WORK TASK
The full set of records must be returned exactly, character for character.

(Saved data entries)
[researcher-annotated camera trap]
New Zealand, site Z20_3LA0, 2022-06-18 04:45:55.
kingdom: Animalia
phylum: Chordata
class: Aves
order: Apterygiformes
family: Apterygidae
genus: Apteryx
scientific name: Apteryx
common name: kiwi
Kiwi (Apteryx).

RESULT OF THE EXERCISE
[researcher-annotated camera trap]
New Zealand, site Z20_3LA0, 2022-06-18 04:45:55.
kingdom: Animalia
phylum: Chordata
class: Aves
order: Apterygiformes
family: Apterygidae
genus: Apteryx
scientific name: Apteryx
common name: kiwi
Kiwi (Apteryx).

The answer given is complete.